Find all lines below containing the string "PLACES" and return them.

Stored dataset items ::
--------------------------------
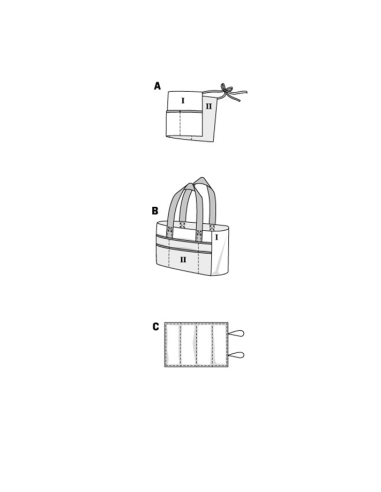 A
I
II

B
I
II

C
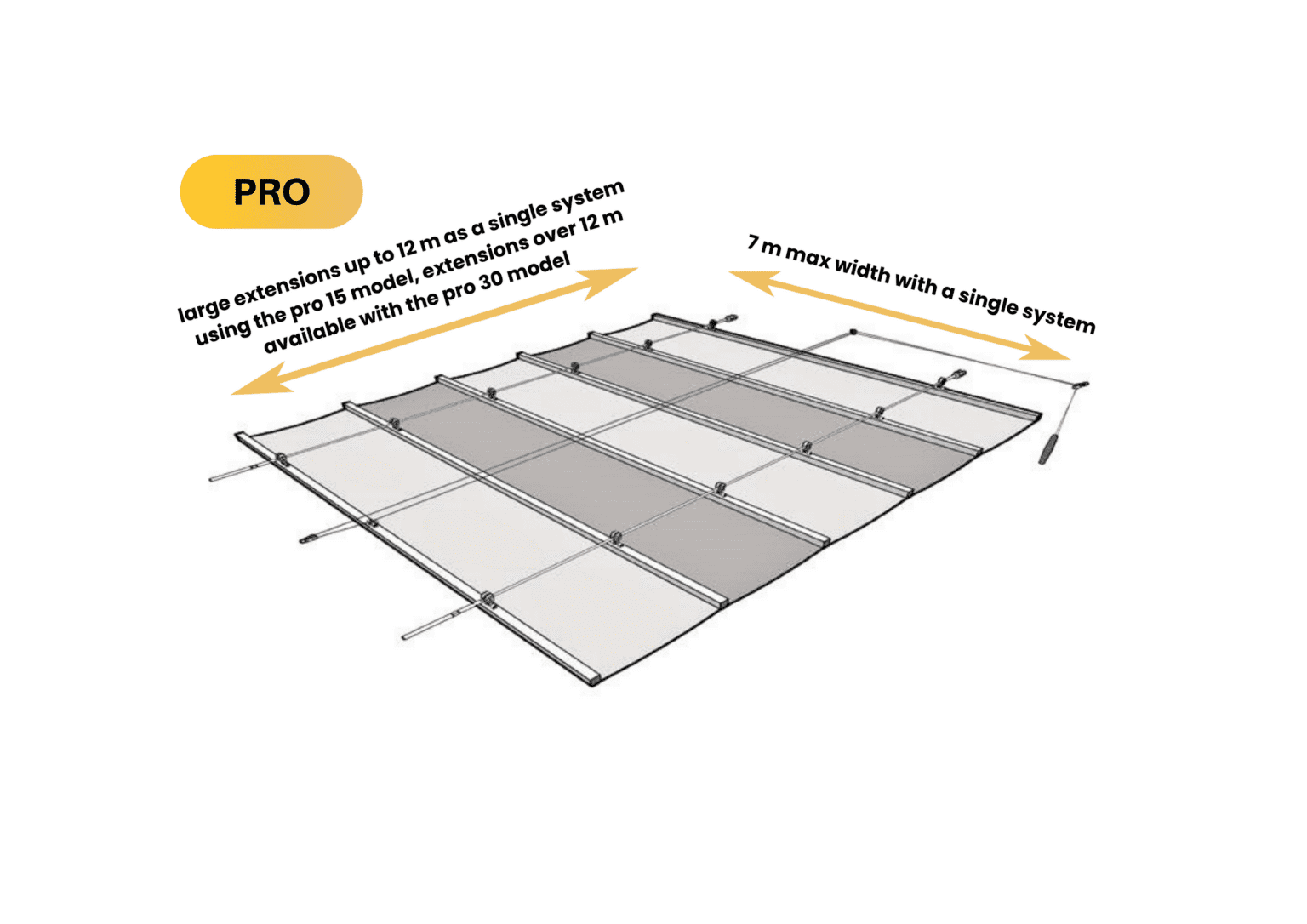 PRO

large extensions up to 12 m as a single system
using the pro 15 model, extensions over 12 m
available with the pro 30 model

7 m max width with a single system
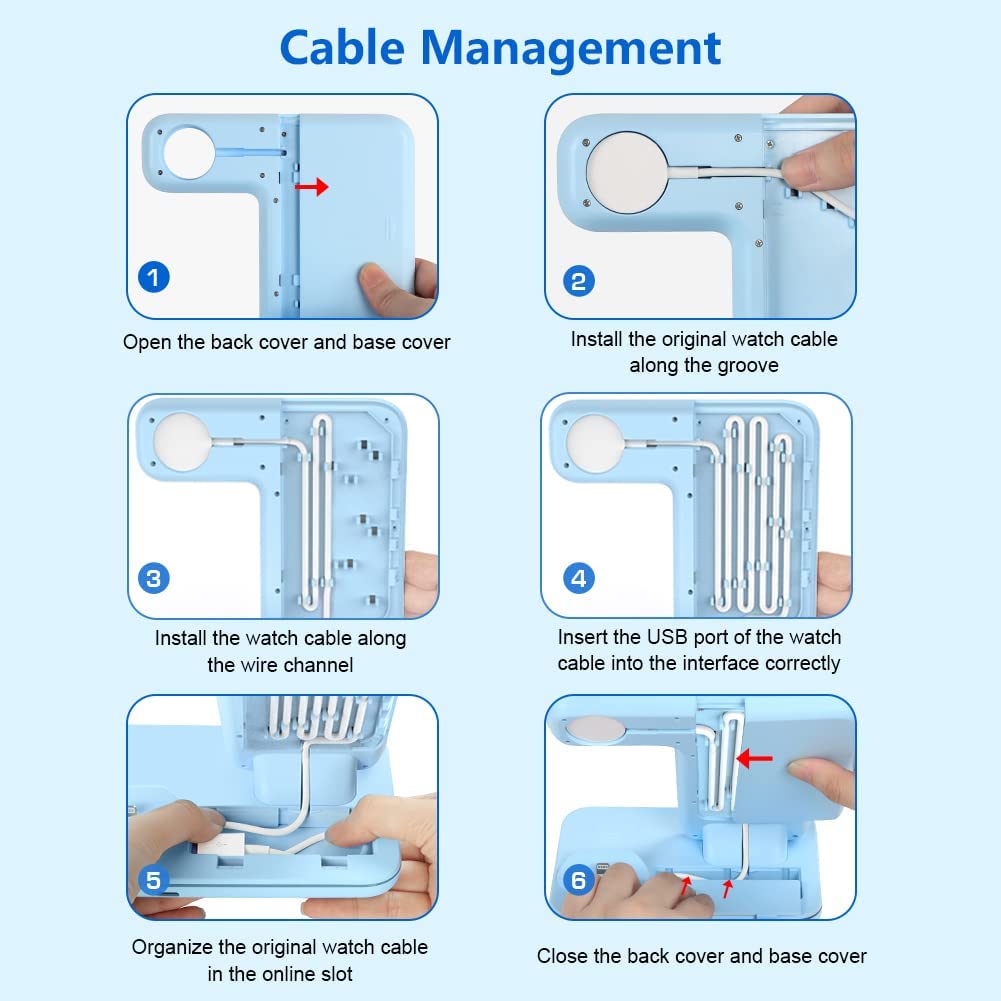 Cable Management

1
Open the back cover and base cover

2
Install the original watch cable along the groove

3
Install the watch cable along the wire channel

4
Insert the USB port of the watch cable into the interface correctly

5
Organize the original watch cable in the online slot

6
Close the back cover and base cover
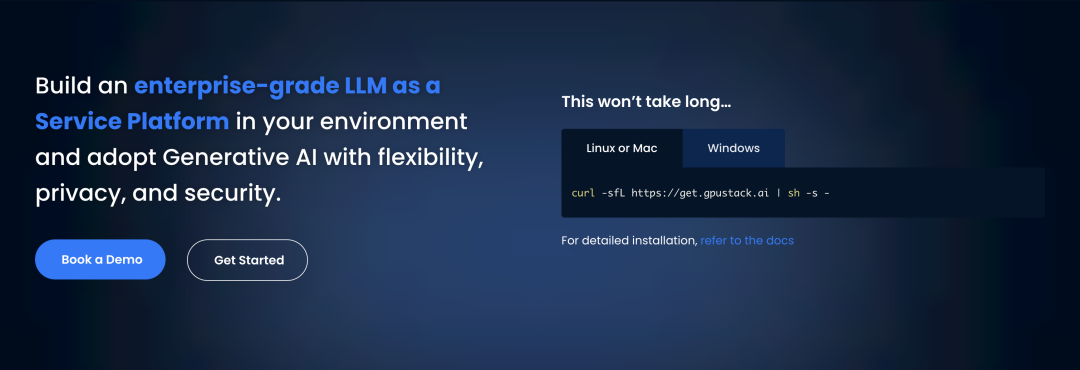 Build an enterprise-grade LLM as a Service Platform in your environment and adopt Generative AI with flexibility, privacy, and security.

Book a Demo

Get Started

This won't take long...

Linux or Mac

Windows

curl -sfL https://get.gpustack.ai | sh -s -

For detailed installation, refer to the docs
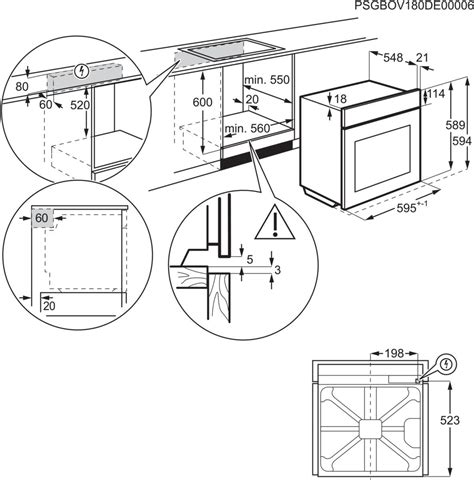 PSGBOV180DE00006

80

60

520

600

min. 550

20

min. 560

548

21

18

114

589

594

$595^{+-1}$

60

20

5

3

198

523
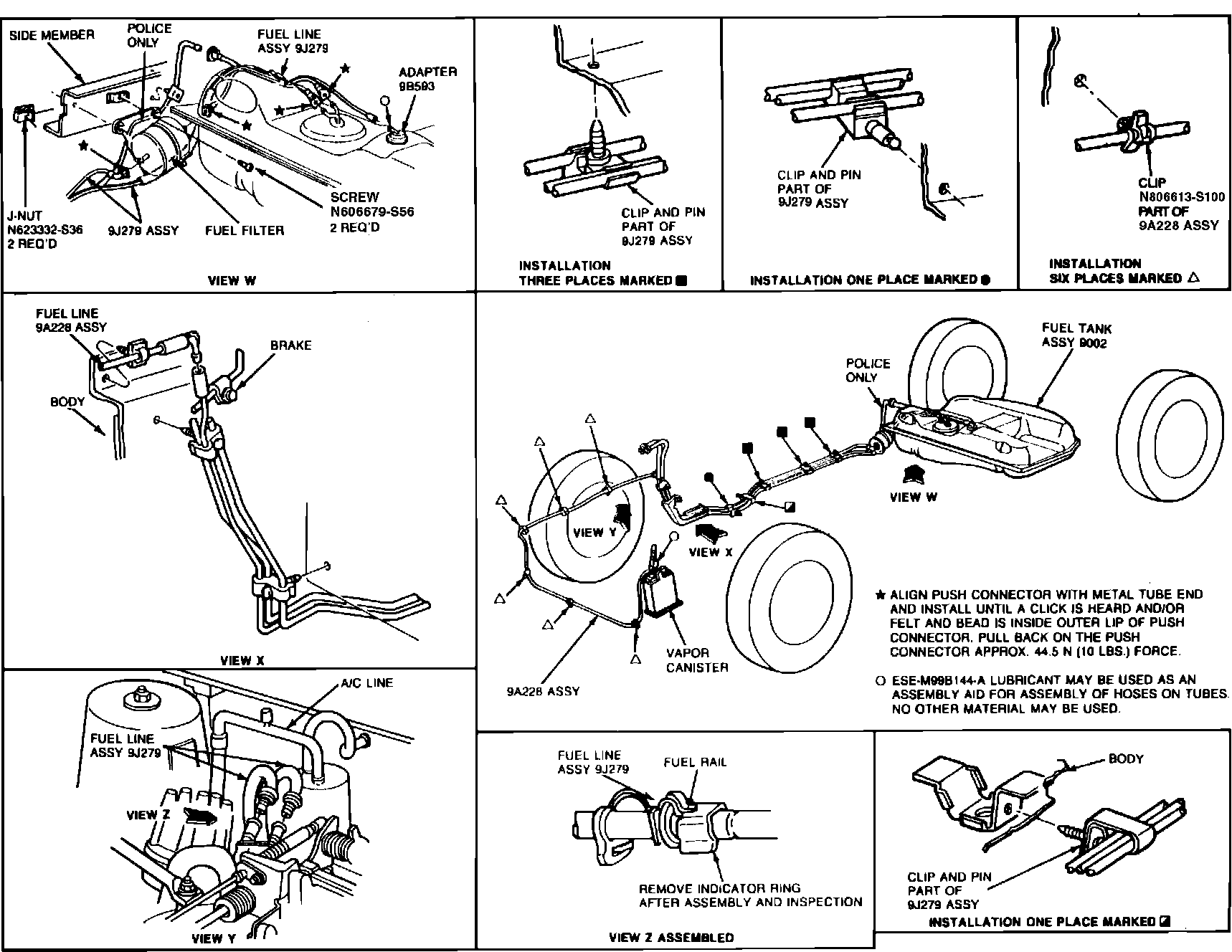 SIDE MEMBER
POLICE ONLY
FUEL LINE ASSY 9J279
ADAPTER 9B593
J-NUT N623332-S36 2 REQ'D
9J279 ASSY
FUEL FILTER
SCREW N606679-S56 2 REQ'D
VIEW W

CLIP AND PIN PART OF 9J279 ASSY
INSTALLATION THREE PLACES MARKED ■

CLIP AND PIN PART OF 9J279 ASSY
INSTALLATION ONE PLACE MARKED ●

CLIP N806613-S100 PART OF 9A228 ASSY
INSTALLATION SIX PLACES MARKED △

FUEL LINE 9A228 ASSY
BRAKE
BODY
VIEW X

FUEL TANK ASSY 9002
POLICE ONLY
VIEW W
VIEW Y
VIEW X
VAPOR CANISTER
9A228 ASSY

★ ALIGN PUSH CONNECTOR WITH METAL TUBE END AND INSTALL UNTIL A CLICK IS HEARD AND/OR FELT AND BEAD IS INSIDE OUTER LIP OF PUSH CONNECTOR. PULL BACK ON THE PUSH CONNECTOR APPROX. 44.5 N (10 LBS.) FORCE.

○ ESE-M99B144-A LUBRICANT MAY BE USED AS AN ASSEMBLY AID FOR ASSEMBLY OF HOSES ON TUBES. NO OTHER MATERIAL MAY BE USED.

A/C LINE
FUEL LINE ASSY 9J279
VIEW Z
VIEW Y

FUEL LINE ASSY 9J279
FUEL RAIL
REMOVE INDICATOR RING AFTER ASSEMBLY AND INSPECTION
VIEW Z ASSEMBLED

BODY
CLIP AND PIN PART OF 9J279 ASSY
INSTALLATION ONE PLACE MARKED ◪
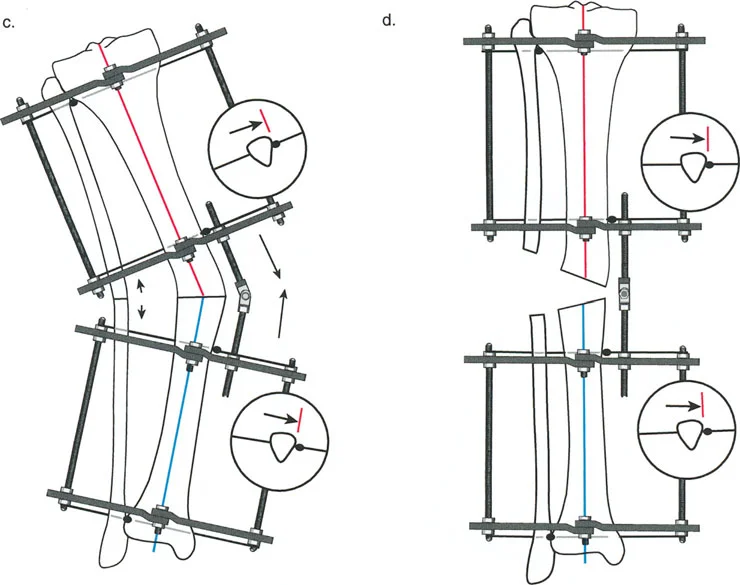 c.

d.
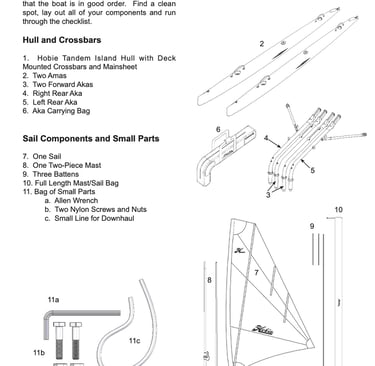 that the boat is in good order. Find a clean spot, lay out all of your components and run through the checklist.

Hull and Crossbars

1. Hobie Tandem Island Hull with Deck Mounted Crossbars and Mainsheet
2. Two Amas
3. Two Forward Akas
4. Right Rear Aka
5. Left Rear Aka
6. Aka Carrying Bag

Sail Components and Small Parts

7. One Sail
8. One Two-Piece Mast
9. Three Battens
10. Full Length Mast/Sail Bag
11. Bag of Small Parts
a. Allen Wrench
b. Two Nylon Screws and Nuts
c. Small Line for Downhaul

2

6

4

5

3

10

9

8

7

Hobie

11a

11b

11c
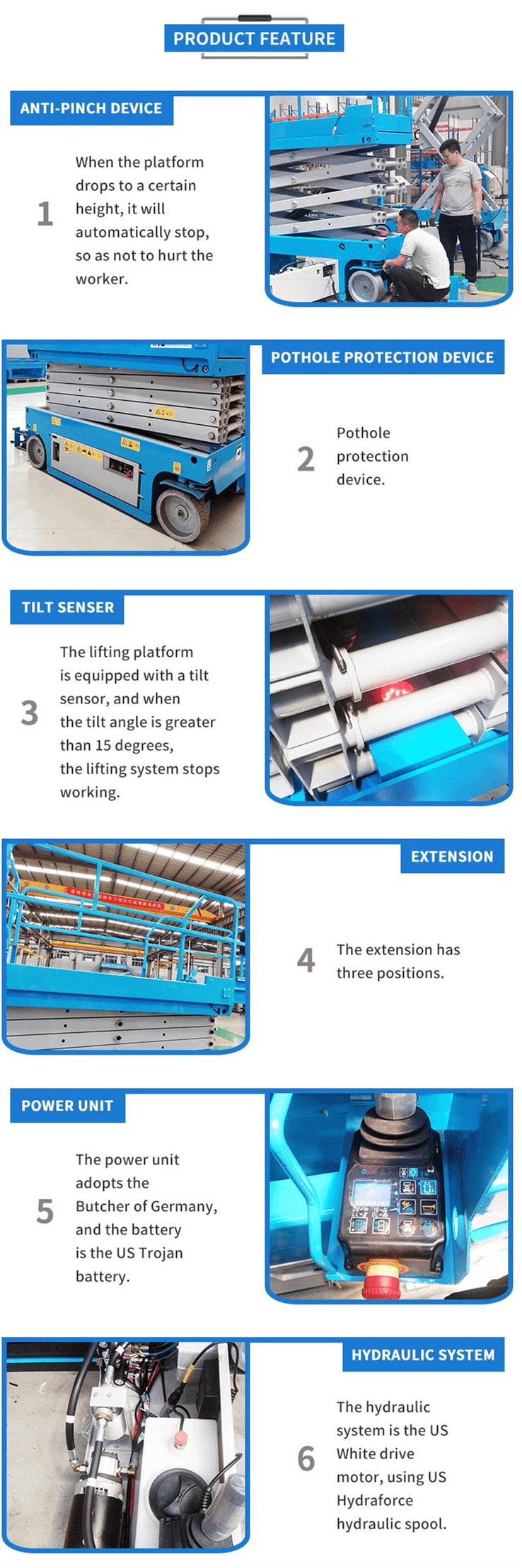 PRODUCT FEATURE

ANTI-PINCH DEVICE

1

When the platform drops to a certain height, it will automatically stop, so as not to hurt the worker.

POTHOLE PROTECTION DEVICE

2

Pothole protection device.

TILT SENSER

3

The lifting platform is equipped with a tilt sensor, and when the tilt angle is greater than 15 degrees, the lifting system stops working.

EXTENSION

4

The extension has three positions.

POWER UNIT

5

The power unit adopts the Butcher of Germany, and the battery is the US Trojan battery.

HYDRAULIC SYSTEM

6

The hydraulic system is the US White drive motor, using US Hydraforce hydraulic spool.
--------------------------------
RESULT OF THE TASK ::
INSTALLATION THREE PLACES MARKED ■
INSTALLATION SIX PLACES MARKED △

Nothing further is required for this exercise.